(Scene question lines)

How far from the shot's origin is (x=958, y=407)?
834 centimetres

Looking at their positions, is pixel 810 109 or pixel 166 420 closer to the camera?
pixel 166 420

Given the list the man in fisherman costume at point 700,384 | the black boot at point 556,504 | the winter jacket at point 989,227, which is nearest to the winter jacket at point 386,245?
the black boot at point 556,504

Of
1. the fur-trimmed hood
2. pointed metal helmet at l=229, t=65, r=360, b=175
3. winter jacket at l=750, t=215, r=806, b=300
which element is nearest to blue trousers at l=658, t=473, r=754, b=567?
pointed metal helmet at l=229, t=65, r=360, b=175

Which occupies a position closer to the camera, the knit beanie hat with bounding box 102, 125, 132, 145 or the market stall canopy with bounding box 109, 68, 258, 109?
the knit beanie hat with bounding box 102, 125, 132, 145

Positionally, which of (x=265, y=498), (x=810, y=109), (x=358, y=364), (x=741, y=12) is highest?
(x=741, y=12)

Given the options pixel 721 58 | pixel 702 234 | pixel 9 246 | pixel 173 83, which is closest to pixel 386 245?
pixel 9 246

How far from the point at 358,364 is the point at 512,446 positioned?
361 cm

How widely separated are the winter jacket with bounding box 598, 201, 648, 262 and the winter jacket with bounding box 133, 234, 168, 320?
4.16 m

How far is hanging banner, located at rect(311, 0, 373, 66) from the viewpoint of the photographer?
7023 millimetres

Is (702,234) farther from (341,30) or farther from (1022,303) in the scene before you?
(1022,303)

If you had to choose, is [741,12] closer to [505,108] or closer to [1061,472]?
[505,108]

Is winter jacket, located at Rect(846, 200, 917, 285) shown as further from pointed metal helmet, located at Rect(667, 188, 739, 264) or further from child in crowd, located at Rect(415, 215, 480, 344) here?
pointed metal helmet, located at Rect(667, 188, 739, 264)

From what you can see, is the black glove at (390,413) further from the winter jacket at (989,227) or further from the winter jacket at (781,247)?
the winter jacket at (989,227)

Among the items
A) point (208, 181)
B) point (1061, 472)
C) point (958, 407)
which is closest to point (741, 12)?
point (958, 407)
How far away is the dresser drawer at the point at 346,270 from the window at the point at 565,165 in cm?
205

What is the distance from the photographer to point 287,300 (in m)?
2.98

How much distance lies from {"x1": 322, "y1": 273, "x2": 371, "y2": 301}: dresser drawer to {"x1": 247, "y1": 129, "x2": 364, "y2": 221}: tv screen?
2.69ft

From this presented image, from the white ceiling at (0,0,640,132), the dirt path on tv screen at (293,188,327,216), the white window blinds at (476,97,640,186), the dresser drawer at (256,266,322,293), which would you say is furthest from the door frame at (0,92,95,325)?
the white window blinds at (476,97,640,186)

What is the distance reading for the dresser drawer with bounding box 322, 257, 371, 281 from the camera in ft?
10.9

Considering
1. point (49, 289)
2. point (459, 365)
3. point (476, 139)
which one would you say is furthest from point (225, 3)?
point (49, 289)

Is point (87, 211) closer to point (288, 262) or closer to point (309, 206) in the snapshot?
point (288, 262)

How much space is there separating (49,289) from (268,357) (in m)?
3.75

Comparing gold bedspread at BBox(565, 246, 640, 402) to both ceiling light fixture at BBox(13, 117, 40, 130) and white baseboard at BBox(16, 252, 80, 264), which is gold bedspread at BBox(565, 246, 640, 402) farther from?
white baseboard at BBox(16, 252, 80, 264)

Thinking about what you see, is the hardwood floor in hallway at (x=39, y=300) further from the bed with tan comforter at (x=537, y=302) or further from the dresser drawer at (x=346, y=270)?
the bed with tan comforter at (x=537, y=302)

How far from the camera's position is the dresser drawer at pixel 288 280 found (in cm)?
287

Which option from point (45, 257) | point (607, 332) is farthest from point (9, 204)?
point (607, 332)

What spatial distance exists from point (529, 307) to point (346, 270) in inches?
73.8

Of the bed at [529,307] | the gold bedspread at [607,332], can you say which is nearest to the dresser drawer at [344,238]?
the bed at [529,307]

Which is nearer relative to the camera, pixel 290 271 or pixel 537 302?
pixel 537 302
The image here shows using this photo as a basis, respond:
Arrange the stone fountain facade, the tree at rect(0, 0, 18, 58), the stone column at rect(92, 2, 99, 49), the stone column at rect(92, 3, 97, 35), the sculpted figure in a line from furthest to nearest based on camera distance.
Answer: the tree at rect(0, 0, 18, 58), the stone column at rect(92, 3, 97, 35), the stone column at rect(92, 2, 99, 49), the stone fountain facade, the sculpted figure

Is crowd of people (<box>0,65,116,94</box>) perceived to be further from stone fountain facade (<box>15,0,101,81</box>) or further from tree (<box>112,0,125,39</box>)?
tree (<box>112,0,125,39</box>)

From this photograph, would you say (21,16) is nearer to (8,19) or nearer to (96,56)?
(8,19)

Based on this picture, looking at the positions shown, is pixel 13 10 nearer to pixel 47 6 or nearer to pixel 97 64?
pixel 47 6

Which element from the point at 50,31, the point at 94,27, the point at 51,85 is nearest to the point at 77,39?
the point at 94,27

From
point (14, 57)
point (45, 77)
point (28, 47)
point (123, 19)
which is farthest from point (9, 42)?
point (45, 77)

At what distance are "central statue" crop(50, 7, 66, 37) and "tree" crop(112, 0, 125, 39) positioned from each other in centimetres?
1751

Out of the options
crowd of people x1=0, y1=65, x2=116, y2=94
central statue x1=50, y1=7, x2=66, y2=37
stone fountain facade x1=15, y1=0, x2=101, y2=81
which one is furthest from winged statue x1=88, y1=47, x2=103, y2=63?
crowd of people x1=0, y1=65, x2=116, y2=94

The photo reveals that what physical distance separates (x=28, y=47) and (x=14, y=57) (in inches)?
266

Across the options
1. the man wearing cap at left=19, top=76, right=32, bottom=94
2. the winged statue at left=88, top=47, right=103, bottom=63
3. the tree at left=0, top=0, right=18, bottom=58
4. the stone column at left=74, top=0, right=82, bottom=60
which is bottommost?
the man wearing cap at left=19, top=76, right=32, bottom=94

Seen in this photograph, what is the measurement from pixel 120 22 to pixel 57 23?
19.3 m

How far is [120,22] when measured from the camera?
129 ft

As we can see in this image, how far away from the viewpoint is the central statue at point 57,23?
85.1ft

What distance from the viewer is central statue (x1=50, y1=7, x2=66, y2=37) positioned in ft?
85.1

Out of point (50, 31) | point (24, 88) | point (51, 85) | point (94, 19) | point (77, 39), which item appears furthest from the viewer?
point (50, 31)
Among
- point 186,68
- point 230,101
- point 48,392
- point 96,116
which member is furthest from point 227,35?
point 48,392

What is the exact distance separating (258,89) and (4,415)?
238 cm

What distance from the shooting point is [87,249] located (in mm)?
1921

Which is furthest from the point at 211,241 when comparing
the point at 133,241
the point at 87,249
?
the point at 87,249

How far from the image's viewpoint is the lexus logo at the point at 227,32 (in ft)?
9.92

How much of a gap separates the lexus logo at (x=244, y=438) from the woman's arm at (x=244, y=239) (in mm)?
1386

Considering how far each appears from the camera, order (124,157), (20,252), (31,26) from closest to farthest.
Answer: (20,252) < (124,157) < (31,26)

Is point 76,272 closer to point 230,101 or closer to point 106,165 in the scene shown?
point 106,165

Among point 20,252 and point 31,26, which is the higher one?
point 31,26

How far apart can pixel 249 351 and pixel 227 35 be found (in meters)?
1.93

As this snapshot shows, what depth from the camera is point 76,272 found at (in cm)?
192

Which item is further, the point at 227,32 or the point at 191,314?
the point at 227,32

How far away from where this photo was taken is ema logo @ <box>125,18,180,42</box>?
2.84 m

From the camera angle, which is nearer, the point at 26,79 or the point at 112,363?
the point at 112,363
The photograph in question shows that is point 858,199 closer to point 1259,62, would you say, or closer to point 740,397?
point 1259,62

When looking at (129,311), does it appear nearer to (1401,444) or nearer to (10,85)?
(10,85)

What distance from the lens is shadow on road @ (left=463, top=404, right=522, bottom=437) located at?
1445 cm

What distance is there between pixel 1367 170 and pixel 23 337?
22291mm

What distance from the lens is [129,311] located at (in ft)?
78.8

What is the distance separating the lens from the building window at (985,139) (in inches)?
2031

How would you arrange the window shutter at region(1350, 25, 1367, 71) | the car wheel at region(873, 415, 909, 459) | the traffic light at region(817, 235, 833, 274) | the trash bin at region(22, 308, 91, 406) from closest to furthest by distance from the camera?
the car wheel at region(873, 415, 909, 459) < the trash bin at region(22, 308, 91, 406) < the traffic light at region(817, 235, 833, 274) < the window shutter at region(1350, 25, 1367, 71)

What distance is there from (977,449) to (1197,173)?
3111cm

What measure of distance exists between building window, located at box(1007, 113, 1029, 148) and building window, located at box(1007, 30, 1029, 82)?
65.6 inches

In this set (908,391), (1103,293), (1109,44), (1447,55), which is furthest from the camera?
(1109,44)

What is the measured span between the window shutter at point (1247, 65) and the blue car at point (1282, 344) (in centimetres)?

> **PROBLEM TO SOLVE**:
Could you write out again every line from the one that contains "What distance is there from" through the last line above, adding 74 to each number in the answers, both the distances and the coordinates?

> **EXERCISE RESULT**:
What distance is there from (977,449) to (1197,173)?
3185cm

What measure of distance exists between building window, located at box(1007, 113, 1029, 148) and building window, located at box(1007, 30, 1029, 82)?
139.6 inches

In this set (908,391), (1103,293), (1109,44), (1447,55), which is furthest from the camera?
(1183,118)

What is the measured span between the window shutter at point (1247, 65) and the blue car at point (1282, 344) (in centimetres)?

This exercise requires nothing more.